Laminin, IL-33, Serum Albumin, Collagen, DsRed, and Siglec-F:

Following blocking, sections were incubated with primary antibodies against laminin (1:200, Sigma), serum albumin (1:300, R&D systems), collagen (1:500, R&D systems), IL-33 (1:200, R&D systems) and siglec-F (1:200, BD Biosciences) diluted in blocking buffer at RT. To detect the tdTomato in Red5 mice, mice were incubated with antibodies against DsRed (1:200, Takara) for 3 hours at RT. Cross-sections were then washed in 1X PBS and incubated with corresponding secondary antibodies to detect the antigen of interest.

*ENTRIES SUPPLIED:*
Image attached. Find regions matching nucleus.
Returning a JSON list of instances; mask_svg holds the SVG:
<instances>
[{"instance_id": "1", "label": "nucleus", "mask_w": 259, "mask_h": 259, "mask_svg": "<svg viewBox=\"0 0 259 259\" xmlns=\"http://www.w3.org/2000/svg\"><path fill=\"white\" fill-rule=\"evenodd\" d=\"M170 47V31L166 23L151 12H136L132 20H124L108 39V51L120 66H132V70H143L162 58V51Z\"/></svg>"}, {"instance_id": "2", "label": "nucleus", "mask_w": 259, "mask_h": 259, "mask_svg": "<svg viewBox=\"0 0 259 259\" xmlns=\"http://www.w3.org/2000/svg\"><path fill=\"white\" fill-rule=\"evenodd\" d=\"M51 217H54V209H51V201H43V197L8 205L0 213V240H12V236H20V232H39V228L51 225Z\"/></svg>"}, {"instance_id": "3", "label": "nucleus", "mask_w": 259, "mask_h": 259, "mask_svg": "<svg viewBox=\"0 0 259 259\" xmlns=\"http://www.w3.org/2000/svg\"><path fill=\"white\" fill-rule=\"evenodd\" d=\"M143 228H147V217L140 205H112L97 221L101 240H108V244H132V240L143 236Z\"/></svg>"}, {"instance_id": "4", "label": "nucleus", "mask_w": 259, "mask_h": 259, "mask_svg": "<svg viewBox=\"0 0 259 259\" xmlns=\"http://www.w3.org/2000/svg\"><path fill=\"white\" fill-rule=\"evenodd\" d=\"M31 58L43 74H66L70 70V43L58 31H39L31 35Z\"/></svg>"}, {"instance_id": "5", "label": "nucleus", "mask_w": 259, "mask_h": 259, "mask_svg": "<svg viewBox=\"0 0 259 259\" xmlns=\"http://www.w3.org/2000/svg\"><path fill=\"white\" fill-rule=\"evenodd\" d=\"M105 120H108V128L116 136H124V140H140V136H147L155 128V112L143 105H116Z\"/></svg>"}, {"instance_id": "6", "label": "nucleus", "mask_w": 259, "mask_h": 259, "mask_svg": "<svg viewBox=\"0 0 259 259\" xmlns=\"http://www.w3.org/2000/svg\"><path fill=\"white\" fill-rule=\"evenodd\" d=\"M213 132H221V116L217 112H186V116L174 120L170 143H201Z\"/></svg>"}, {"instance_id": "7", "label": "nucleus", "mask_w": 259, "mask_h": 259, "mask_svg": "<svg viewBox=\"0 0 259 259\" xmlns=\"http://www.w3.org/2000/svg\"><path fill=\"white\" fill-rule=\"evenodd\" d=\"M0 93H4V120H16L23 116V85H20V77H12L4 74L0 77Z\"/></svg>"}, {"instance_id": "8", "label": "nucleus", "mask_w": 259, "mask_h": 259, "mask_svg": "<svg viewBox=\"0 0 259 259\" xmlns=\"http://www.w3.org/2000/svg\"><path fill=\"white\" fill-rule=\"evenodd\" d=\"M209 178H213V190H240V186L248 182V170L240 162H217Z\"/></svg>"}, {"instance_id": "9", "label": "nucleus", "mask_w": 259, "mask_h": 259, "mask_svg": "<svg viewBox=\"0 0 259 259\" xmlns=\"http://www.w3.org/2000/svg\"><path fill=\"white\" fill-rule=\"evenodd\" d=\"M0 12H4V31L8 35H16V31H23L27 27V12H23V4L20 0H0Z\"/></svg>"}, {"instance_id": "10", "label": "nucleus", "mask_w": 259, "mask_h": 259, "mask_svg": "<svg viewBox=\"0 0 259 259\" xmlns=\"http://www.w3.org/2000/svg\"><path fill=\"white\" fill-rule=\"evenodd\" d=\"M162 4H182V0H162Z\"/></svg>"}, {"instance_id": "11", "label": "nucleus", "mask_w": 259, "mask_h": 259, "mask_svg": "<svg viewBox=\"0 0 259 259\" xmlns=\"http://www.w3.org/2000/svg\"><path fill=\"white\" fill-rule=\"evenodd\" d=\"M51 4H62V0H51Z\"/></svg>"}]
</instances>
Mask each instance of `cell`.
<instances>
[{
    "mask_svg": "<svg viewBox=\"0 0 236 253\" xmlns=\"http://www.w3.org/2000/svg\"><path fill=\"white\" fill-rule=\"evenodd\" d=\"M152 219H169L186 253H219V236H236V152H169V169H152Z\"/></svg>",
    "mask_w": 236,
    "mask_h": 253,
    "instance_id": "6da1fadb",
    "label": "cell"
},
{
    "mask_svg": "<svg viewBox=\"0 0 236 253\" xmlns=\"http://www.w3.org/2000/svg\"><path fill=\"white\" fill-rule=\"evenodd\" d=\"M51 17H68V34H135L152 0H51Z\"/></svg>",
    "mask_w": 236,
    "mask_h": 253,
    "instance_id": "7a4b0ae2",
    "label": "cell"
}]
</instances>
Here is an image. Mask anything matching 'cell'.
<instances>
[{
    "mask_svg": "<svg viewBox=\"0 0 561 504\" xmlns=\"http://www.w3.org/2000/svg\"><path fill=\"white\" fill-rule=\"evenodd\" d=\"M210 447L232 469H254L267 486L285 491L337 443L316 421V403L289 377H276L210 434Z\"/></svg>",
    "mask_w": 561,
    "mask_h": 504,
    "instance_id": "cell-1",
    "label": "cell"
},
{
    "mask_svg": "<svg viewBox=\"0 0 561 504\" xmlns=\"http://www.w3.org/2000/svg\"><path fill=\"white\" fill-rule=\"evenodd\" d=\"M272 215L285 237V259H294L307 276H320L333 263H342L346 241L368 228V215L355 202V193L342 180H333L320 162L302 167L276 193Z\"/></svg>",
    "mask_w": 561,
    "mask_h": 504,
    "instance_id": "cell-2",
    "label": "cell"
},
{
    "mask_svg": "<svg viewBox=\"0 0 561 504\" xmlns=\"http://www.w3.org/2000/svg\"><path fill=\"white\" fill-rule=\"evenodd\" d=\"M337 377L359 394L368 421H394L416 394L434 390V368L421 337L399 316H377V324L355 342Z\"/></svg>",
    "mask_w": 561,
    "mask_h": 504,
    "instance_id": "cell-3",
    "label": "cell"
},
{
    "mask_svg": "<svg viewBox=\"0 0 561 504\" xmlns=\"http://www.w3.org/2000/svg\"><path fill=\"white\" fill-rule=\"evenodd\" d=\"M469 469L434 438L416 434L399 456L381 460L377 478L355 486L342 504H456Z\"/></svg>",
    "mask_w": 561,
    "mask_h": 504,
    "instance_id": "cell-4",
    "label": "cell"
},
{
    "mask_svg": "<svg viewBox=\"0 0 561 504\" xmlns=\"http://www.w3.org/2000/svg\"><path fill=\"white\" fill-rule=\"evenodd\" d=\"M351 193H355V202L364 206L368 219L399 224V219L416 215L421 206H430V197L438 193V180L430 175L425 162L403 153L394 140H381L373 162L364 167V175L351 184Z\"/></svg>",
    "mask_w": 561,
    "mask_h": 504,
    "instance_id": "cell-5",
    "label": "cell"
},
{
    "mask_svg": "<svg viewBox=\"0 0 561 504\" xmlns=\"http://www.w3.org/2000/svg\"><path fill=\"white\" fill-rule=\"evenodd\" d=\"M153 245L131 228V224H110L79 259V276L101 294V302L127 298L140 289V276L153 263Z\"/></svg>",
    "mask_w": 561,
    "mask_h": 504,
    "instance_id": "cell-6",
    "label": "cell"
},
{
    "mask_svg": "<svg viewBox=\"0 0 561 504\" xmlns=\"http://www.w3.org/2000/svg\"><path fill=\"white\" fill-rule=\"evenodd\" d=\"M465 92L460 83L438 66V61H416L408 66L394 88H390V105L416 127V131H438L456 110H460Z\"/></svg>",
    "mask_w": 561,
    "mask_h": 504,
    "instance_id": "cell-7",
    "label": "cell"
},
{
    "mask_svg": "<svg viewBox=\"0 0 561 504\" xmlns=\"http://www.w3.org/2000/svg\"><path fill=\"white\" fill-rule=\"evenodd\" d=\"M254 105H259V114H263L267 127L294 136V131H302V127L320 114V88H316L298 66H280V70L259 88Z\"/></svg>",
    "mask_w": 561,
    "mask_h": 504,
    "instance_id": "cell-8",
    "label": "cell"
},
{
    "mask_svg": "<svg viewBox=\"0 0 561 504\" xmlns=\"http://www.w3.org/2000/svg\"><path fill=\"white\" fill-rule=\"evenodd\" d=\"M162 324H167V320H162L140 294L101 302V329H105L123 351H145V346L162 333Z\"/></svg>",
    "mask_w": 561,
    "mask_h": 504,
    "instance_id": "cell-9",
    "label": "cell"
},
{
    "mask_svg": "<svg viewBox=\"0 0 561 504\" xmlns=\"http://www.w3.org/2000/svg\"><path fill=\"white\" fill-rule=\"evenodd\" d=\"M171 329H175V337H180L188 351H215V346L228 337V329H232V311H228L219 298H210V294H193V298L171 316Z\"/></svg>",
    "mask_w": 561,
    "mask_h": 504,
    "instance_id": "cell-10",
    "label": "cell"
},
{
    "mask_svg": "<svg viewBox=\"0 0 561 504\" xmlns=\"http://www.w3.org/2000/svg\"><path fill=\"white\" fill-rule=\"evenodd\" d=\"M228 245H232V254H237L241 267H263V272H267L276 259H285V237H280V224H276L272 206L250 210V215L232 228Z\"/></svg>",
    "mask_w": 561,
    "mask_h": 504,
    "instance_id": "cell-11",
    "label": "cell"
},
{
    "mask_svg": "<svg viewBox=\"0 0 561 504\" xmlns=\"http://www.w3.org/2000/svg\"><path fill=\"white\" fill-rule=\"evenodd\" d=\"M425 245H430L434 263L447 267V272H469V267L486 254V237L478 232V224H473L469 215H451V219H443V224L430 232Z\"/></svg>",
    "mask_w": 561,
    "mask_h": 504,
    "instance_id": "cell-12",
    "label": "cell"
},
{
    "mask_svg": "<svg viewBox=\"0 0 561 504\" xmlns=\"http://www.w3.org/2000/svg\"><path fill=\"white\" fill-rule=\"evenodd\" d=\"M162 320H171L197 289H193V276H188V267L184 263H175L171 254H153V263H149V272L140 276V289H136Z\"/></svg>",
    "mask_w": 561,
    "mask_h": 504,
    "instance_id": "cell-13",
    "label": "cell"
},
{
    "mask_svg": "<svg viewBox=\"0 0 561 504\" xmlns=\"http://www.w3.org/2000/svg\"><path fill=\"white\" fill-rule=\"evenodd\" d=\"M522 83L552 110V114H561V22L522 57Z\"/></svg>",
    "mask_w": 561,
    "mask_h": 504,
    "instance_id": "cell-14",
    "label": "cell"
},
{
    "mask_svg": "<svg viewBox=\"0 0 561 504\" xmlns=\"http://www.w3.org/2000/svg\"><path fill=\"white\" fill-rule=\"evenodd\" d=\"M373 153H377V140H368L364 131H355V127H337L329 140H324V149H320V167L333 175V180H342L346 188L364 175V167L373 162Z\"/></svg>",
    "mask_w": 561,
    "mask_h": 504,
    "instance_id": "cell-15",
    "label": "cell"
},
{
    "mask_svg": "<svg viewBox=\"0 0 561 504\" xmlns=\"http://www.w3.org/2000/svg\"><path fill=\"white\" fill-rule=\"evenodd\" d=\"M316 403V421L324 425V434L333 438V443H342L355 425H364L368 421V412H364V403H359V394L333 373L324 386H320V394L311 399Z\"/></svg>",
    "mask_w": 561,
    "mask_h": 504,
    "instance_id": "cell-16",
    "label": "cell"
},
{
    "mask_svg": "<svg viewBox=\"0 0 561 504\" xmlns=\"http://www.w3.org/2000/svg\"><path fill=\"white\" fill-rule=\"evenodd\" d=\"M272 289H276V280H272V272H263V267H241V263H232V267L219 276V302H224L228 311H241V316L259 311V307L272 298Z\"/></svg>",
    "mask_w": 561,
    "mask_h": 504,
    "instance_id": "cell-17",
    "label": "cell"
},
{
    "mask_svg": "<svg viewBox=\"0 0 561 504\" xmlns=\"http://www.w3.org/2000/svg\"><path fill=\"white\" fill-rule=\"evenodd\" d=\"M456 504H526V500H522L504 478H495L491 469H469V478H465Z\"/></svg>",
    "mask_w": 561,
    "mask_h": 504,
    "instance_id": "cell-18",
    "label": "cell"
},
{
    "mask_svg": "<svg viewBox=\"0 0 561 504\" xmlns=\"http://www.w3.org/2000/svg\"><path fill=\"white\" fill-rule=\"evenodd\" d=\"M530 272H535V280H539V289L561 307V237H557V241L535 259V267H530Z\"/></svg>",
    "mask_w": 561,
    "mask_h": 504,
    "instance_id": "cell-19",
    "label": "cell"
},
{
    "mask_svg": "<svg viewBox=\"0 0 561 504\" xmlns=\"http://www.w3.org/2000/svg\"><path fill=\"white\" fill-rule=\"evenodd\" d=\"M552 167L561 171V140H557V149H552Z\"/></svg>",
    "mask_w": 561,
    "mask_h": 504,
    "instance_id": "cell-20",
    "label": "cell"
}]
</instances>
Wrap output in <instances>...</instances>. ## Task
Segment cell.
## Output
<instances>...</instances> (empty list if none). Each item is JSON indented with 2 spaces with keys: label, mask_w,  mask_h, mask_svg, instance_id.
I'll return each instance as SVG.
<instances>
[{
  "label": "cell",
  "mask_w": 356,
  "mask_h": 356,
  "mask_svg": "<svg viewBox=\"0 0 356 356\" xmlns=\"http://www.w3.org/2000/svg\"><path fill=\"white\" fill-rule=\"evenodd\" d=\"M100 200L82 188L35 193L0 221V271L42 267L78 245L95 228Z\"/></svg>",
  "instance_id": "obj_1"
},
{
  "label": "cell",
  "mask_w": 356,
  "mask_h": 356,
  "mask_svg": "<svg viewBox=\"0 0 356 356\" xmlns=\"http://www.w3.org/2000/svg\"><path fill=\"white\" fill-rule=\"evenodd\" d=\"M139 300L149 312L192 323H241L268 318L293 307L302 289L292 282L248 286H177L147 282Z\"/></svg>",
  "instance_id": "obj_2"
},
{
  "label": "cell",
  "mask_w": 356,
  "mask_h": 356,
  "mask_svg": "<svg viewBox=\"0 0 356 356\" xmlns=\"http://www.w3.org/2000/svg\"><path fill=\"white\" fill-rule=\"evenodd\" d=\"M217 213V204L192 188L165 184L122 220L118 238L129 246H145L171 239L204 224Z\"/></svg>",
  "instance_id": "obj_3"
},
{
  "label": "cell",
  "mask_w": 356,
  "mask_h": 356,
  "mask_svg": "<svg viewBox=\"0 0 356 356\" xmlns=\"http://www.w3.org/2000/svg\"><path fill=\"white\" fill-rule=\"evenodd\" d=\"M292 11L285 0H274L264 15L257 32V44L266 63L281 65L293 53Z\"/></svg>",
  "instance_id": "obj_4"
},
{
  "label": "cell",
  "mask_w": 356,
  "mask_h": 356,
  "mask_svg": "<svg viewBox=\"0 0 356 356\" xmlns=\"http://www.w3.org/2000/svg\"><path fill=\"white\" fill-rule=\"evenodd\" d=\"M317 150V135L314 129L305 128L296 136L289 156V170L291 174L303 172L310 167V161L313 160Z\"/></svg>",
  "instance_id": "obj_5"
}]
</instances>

*PROMPT:* Please state how long the mice were incubated with antibodies against DsRed, according to the staining passage. The items are from a different source than the passage.

*RESPONSE TO THIS EXERCISE:* 3 hours at RT.